Tarihi bir olaylar yığını olgular zinciri kabul edersek yöntemimiz olaylara yaklaşmak hatta onların içine girmek olacaktır. Ünlü bir tarihçinin tanımına göre;"özündeki güç ile ölümsüzleşen toplumların birbirleriyle iyi veya kötü olan ilişkileri "tarihin dokusunu meydana getirirler. Geçmişte meydana gelmiş, birbirine bağlı olarak uzayıp gitmiş"olaylar ve olgular zinciri”ne bugünkü toplumlarda bağlıdırlar. Biz o zincirden, o geçmişten kopuk değiliz ki. Bu nedenle tarihe" Bütüncü Görüş'le eğilmek kesitlerin daha iyi anlaşılmasını mümkün kılar böylece ünlü İngiliz tarihçisi Prof. Toynbee'nin endişesi önlenmiş olur. Toynbee, tarihe maddeci bir açıdan bakmayı sakıncalı bulur ve 'tarihin bütününden suni bir şekilde ayrılmış bir parçasının" ele alınmasına karşıdır. Ancak büyük toplumların karşılıklı ilişkilerinden doğmuş olayların kendi çevreleri, kendi koşulları içinde ele alarak anlatmakta hiçbir sakınca yoktur.
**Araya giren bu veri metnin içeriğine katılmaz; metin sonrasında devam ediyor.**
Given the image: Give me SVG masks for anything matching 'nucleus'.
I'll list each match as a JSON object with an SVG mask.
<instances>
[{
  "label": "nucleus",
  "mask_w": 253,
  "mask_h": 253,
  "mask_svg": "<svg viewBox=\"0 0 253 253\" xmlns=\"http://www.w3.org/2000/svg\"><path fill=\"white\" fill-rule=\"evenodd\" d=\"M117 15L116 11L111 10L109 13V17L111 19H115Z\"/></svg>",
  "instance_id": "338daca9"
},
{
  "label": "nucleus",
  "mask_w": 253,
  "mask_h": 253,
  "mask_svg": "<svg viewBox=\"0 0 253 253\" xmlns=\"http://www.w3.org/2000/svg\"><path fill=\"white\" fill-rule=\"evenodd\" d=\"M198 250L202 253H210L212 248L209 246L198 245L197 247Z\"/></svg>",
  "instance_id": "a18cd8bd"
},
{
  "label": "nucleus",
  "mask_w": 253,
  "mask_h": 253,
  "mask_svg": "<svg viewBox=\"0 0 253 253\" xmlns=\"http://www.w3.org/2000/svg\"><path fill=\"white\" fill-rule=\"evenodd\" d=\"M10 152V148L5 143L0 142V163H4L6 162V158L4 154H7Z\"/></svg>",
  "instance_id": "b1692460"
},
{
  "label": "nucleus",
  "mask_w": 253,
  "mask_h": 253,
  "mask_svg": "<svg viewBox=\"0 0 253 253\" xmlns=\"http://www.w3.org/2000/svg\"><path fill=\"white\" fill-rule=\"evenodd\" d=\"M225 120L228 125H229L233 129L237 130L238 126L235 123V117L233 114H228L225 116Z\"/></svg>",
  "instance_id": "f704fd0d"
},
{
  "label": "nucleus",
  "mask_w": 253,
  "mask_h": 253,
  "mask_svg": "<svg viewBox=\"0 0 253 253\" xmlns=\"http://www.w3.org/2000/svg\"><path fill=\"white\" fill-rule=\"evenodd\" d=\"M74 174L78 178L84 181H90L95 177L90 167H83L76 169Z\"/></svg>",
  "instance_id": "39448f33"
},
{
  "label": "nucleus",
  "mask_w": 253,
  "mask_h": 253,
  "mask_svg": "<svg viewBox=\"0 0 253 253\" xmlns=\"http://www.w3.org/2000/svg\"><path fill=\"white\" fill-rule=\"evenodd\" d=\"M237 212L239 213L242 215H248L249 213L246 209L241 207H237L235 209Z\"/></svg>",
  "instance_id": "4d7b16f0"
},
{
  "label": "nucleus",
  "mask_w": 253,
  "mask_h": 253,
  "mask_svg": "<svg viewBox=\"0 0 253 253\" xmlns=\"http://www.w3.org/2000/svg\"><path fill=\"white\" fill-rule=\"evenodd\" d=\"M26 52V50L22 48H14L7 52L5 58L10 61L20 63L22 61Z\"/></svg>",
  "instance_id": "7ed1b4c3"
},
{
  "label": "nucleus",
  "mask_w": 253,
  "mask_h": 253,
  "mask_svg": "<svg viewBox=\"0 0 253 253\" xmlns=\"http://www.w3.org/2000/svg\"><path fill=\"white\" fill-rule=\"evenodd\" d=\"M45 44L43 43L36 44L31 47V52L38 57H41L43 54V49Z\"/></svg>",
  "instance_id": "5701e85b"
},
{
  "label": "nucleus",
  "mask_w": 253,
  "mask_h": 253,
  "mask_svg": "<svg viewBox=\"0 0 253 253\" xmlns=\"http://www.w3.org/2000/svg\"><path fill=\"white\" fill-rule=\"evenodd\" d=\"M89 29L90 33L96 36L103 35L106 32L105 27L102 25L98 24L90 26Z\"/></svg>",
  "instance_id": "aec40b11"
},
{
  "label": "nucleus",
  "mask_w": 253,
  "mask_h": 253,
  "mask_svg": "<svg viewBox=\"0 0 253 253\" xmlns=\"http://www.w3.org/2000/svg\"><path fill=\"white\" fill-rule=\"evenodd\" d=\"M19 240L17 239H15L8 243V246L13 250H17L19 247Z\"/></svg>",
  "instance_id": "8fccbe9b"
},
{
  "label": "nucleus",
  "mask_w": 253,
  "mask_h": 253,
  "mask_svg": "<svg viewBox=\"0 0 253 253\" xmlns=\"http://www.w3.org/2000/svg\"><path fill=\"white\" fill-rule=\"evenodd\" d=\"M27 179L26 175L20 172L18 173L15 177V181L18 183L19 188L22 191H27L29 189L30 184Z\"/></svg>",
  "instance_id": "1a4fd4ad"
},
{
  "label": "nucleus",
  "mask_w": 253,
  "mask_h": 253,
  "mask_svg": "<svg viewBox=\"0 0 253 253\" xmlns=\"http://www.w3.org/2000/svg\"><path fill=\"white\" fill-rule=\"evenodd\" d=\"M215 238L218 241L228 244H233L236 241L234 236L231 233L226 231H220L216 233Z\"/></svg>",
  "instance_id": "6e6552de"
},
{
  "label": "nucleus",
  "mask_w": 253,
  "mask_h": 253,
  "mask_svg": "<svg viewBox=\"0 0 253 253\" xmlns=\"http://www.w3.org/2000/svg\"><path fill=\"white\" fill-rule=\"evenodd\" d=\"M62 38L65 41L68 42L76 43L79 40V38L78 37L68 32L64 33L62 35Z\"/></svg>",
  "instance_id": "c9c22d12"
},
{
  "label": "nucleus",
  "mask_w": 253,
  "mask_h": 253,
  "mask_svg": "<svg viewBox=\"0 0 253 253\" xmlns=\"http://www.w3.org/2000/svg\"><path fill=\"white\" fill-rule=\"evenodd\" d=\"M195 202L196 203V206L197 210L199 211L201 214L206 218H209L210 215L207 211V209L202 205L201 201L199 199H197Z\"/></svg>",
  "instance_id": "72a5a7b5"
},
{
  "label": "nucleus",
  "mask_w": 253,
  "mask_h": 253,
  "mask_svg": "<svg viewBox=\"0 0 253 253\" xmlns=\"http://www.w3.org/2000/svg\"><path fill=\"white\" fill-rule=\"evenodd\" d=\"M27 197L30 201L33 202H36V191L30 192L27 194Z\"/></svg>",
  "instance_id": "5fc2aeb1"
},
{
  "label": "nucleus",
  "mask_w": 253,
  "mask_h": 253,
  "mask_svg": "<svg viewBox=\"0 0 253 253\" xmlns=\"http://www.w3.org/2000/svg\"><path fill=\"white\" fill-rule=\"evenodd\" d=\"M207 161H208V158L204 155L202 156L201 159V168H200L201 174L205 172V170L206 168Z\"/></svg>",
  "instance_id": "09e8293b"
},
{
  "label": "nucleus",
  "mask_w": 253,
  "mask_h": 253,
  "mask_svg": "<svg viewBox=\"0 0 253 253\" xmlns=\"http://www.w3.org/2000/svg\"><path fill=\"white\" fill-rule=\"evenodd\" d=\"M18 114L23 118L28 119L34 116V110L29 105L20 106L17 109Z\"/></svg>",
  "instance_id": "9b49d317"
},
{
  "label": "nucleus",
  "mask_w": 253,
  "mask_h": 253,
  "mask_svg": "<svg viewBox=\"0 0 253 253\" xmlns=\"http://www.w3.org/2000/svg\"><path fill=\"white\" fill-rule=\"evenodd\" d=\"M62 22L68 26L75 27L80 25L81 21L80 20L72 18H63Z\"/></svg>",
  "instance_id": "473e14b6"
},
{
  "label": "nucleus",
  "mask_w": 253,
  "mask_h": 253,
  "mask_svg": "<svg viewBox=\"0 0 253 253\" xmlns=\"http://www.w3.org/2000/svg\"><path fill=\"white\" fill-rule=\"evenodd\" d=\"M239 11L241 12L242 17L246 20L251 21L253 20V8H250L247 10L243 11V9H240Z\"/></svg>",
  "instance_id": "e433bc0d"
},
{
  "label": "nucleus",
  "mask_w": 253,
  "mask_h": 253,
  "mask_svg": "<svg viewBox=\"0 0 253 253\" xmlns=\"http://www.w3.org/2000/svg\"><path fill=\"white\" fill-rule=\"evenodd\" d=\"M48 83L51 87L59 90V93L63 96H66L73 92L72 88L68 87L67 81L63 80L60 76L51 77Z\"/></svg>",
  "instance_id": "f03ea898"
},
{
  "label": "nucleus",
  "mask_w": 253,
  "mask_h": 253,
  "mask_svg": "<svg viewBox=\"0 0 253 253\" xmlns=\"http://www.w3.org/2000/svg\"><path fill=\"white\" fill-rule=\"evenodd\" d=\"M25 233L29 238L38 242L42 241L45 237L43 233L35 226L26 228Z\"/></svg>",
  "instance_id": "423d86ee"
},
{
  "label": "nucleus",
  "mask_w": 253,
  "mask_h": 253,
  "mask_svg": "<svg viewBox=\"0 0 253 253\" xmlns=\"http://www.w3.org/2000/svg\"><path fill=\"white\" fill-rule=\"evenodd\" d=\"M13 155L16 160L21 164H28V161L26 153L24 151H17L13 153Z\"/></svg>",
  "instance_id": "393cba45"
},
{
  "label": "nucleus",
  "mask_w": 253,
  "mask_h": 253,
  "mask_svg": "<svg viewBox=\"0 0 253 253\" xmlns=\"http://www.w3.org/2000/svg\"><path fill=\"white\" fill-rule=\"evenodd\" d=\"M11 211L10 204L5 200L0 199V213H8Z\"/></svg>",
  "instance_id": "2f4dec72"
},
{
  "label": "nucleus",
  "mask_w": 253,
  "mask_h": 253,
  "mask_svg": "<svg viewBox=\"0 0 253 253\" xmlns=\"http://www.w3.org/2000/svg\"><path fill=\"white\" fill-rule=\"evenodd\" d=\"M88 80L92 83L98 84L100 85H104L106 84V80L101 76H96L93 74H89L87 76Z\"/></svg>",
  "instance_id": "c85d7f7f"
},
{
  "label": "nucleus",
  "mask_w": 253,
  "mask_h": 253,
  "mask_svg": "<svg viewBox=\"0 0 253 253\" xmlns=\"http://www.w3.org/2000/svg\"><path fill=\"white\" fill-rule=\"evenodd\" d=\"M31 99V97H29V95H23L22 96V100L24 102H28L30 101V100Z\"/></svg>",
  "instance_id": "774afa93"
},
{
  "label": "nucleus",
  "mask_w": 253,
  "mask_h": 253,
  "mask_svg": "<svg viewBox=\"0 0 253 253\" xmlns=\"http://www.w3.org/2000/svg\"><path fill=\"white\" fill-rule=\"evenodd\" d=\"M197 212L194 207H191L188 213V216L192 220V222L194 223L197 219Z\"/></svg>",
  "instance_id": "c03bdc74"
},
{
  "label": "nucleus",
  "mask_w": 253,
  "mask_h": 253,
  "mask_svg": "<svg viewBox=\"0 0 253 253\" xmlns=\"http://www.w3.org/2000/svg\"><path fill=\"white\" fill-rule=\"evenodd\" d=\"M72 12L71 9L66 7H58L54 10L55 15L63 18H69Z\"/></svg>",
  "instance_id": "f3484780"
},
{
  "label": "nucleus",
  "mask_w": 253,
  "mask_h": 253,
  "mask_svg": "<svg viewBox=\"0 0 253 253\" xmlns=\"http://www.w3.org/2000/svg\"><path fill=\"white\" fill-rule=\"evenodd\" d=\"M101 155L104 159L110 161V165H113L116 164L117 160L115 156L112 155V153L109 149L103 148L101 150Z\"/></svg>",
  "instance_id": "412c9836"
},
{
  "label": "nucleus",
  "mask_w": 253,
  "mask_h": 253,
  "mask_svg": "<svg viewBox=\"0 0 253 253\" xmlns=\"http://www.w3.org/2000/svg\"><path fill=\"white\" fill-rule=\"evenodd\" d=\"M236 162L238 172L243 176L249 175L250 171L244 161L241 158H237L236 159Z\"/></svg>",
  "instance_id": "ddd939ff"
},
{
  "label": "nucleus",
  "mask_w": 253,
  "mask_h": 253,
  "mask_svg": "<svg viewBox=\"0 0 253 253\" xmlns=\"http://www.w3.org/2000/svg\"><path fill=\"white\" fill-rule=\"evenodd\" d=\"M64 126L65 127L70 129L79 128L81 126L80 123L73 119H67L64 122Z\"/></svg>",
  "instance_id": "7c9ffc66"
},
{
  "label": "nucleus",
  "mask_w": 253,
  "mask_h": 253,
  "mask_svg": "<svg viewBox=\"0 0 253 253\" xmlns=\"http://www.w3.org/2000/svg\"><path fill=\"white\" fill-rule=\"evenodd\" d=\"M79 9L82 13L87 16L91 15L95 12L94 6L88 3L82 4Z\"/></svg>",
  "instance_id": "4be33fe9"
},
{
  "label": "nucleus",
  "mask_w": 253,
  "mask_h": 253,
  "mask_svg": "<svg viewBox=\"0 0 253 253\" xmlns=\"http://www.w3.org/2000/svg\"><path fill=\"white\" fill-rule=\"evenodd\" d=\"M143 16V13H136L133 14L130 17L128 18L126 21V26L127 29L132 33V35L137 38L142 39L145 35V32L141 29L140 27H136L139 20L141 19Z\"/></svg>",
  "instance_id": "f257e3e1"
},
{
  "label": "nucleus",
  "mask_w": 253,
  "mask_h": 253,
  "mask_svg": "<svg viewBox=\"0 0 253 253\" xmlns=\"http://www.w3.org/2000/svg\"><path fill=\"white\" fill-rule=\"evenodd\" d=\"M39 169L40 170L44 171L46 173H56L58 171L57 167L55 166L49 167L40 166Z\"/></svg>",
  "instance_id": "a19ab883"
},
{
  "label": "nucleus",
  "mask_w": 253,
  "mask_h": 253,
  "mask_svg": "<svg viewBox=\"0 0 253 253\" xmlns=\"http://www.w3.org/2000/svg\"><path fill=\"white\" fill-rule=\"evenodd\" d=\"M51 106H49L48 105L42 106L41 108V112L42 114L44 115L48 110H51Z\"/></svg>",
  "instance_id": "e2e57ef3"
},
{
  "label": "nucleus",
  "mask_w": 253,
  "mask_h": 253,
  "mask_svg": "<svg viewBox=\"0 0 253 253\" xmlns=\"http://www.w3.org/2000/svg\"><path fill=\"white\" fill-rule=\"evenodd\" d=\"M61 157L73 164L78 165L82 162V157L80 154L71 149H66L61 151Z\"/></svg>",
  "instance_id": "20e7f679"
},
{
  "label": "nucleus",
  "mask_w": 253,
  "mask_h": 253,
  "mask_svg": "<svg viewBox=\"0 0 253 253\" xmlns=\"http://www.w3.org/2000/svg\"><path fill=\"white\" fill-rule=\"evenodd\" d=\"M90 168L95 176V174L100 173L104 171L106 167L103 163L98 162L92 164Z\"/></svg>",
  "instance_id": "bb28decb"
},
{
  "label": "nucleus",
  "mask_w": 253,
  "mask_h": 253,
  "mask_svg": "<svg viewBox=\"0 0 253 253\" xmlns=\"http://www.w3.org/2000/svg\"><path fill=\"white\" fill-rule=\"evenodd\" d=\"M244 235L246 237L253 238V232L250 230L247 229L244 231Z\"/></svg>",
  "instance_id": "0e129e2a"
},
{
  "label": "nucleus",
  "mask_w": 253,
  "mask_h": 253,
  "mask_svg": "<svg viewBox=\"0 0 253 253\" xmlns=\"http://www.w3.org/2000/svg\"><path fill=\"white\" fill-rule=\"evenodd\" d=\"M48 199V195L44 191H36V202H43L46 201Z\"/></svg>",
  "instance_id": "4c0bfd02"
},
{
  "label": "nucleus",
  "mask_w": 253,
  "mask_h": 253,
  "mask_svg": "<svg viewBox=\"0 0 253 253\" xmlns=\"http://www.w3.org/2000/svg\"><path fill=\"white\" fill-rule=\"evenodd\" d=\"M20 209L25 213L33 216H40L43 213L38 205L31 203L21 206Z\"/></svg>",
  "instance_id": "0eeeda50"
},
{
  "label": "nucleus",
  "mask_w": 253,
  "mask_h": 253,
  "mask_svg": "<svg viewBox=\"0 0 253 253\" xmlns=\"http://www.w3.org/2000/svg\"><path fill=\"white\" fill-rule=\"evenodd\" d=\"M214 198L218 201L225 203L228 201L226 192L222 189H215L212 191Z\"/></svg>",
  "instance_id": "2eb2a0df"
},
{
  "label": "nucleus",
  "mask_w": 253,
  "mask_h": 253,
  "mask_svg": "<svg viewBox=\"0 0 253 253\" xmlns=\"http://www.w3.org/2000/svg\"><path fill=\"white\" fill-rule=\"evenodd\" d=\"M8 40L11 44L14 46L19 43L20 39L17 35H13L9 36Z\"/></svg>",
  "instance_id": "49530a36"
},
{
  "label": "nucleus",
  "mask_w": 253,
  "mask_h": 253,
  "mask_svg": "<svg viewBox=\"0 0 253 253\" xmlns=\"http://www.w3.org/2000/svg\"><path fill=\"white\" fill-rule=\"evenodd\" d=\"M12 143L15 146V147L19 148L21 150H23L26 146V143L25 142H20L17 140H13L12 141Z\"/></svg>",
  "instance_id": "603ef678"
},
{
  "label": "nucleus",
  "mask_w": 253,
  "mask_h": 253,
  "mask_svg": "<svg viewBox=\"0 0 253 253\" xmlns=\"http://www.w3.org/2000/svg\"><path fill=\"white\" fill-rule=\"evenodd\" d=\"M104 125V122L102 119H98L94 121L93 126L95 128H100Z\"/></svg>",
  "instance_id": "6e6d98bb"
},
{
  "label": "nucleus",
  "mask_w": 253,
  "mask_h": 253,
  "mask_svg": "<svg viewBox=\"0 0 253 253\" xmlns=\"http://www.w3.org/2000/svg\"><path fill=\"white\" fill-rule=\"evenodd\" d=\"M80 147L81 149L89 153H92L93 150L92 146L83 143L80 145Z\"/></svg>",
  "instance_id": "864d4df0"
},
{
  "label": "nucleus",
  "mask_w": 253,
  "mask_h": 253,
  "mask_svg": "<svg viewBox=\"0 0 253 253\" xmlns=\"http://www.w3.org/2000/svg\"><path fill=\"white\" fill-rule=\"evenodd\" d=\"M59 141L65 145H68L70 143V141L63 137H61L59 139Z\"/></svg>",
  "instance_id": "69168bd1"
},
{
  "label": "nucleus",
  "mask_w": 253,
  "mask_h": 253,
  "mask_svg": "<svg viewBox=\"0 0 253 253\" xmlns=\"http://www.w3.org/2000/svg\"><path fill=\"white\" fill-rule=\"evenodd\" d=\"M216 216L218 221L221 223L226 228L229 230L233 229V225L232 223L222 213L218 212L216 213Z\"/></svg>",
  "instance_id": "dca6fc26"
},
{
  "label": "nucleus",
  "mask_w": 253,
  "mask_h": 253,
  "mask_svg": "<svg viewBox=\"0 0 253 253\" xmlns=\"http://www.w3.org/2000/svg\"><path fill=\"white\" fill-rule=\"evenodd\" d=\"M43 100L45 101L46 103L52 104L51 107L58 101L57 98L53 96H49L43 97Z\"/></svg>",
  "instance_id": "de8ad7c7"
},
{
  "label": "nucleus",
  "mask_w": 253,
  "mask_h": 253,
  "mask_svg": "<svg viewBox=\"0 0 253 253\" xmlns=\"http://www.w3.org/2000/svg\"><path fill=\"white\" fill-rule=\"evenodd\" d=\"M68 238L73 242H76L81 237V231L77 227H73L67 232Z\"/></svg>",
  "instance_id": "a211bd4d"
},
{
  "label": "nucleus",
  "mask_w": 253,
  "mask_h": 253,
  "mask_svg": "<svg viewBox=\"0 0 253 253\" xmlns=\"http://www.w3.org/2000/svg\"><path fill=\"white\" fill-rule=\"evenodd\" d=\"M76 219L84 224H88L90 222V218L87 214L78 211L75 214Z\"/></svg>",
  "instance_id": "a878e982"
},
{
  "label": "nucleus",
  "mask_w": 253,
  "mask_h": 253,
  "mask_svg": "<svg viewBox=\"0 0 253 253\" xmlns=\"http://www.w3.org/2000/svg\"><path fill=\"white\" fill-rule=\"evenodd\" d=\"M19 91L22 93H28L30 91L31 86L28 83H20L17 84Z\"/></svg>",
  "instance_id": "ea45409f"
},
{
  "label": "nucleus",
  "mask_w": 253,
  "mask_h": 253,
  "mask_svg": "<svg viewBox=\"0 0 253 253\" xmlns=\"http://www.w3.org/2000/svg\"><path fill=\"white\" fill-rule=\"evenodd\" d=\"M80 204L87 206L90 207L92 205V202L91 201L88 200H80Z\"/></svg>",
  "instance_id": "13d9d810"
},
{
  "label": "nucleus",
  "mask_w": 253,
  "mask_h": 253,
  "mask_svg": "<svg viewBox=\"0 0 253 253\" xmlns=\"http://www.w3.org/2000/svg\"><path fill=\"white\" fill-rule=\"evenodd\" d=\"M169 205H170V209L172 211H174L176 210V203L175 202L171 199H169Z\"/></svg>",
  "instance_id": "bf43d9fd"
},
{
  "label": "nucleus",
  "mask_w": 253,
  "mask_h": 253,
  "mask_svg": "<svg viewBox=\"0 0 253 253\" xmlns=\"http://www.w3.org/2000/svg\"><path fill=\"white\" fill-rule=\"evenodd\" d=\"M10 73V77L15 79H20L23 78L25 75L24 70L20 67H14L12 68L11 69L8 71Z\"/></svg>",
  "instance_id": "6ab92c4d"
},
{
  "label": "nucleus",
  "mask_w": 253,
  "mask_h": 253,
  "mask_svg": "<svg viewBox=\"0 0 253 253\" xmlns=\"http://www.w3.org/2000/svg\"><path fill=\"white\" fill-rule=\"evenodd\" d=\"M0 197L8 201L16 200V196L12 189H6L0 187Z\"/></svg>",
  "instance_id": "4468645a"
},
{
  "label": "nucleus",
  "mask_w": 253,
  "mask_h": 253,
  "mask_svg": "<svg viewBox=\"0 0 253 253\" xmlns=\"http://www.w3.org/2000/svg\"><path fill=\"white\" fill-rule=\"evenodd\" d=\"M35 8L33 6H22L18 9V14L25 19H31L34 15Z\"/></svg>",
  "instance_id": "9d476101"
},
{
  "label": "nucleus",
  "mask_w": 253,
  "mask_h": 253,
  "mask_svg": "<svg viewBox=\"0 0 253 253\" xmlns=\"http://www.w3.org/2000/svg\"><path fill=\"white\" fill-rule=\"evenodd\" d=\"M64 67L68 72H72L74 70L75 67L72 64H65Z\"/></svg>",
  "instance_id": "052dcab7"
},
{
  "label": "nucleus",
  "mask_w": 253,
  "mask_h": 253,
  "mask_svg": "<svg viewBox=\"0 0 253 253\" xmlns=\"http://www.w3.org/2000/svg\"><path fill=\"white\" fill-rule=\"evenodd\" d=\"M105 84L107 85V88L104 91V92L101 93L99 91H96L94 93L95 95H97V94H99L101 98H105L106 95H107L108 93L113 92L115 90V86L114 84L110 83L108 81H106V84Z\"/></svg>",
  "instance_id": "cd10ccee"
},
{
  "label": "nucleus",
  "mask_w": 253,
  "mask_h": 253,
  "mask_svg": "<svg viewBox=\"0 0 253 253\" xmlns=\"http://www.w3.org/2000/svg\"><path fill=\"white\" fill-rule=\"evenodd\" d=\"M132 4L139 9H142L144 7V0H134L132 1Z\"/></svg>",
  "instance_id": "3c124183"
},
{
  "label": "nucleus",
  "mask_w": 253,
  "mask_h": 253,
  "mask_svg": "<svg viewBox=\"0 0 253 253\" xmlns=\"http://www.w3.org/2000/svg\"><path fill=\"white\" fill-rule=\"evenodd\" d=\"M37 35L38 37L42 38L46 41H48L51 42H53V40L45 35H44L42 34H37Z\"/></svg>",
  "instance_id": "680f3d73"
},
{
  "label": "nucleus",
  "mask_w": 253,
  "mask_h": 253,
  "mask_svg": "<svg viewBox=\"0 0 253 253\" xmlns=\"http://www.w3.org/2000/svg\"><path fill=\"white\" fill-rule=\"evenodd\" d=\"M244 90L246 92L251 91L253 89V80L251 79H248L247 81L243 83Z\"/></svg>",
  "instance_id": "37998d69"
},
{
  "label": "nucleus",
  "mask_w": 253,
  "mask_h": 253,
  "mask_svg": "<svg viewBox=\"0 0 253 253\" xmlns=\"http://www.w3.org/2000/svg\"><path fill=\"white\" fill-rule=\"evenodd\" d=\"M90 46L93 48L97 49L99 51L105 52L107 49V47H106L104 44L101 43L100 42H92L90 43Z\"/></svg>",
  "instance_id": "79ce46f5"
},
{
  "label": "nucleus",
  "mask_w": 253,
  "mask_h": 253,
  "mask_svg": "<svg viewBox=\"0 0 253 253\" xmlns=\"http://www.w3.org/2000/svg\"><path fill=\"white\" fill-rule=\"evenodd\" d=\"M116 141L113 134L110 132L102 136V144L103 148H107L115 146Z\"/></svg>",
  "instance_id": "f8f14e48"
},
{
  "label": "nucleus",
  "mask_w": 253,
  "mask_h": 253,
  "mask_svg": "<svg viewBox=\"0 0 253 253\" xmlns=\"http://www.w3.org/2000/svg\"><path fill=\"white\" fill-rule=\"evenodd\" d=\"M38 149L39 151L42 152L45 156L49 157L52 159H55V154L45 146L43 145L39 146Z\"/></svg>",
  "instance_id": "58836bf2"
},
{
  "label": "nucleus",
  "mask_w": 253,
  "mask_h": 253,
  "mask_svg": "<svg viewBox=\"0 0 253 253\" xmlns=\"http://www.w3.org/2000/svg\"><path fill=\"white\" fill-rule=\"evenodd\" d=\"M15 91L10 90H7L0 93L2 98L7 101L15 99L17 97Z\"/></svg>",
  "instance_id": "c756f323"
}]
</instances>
Tarih halkların eseridir. Türk halkının tarihi onun eseridir. Bu tarihin bir ulusal, bir de evrensel yönü ve niteliği vardır. Yönetici kadroların dünya görüşleri, kültürleri, mizaçları, halka bakış açıları, halkı silkeleyen, sarsan sosyal ve siyasal olaylar, ekonomik gerçekler tarihin oluşumunda etkili öğelerdir. Ama bütün bunlar bir halkı tarih yapma yeteneğini ortadan kaldıramaz. Çünkü halkın tarihini ölümsüz ve sonsuz kılan halkın özüneki ateştir. Toplumlar özlerindeki bu ateşle, dünyayı yaşamak kıvancıyla ulusal hedeflerini gerçekleştirirler.
"TÜRK ULUSUNUN HEDEFLERİ"
Prof.F. Köprülü,1959 yılında Amerikan Harward Üniversitesinde verdiği bir konferansında Türk Ulusunun Hedeflerini şöyle ortaya koymuştur."Türk ulusunun, ulusal bağımsızlığını koruma hususunda gösterdiği büyük ilgi ve bu hususta gösterdiği büyük ilgi ve hususta katlanmaktan asla çekinmediği mal ve can fedakarlığı…" Gerçekten ulusumuz değişen, gelişen dünya koşullarına uymaka büyük başarı göstermiştir. Tarihimizin derinliği içinde kalan olaylar da gösteriyor ki (saptırılmadığı yanıltılmadığı zamanlar) dünya gidişinin dışında, dünya gerçeklerine yabancı kalmamıştır. Ulusumuzun doğaya, kara toprağa hayata bağlılığı en kötü koşulları iyiye çevirme yeteneği bunu kanıtlar. Ancak ne varki ulusumuz kötü yönetildiği zamanlarda komşu uluslardan geri kalmış değişim, gelişim çizgisi dışında hakkı olmayan bir hayatı yaşamaya mecbur kalmıştır.
Bir uslun dünya politikasını yöneticilerin kültür ve felsefeleri, bölge ve dünya jeopolitiğini anlayabilme ve buna göre "durum alma" özellikleri belirler. Fakat buna devletin kuruluşu, gelişmesiyle oluşturduğu felsefeyi, sosyal ve ekonomik ilkeleri de dahil etmek, bunların içeriğinde kalan gerçekleri bilmek gerekir.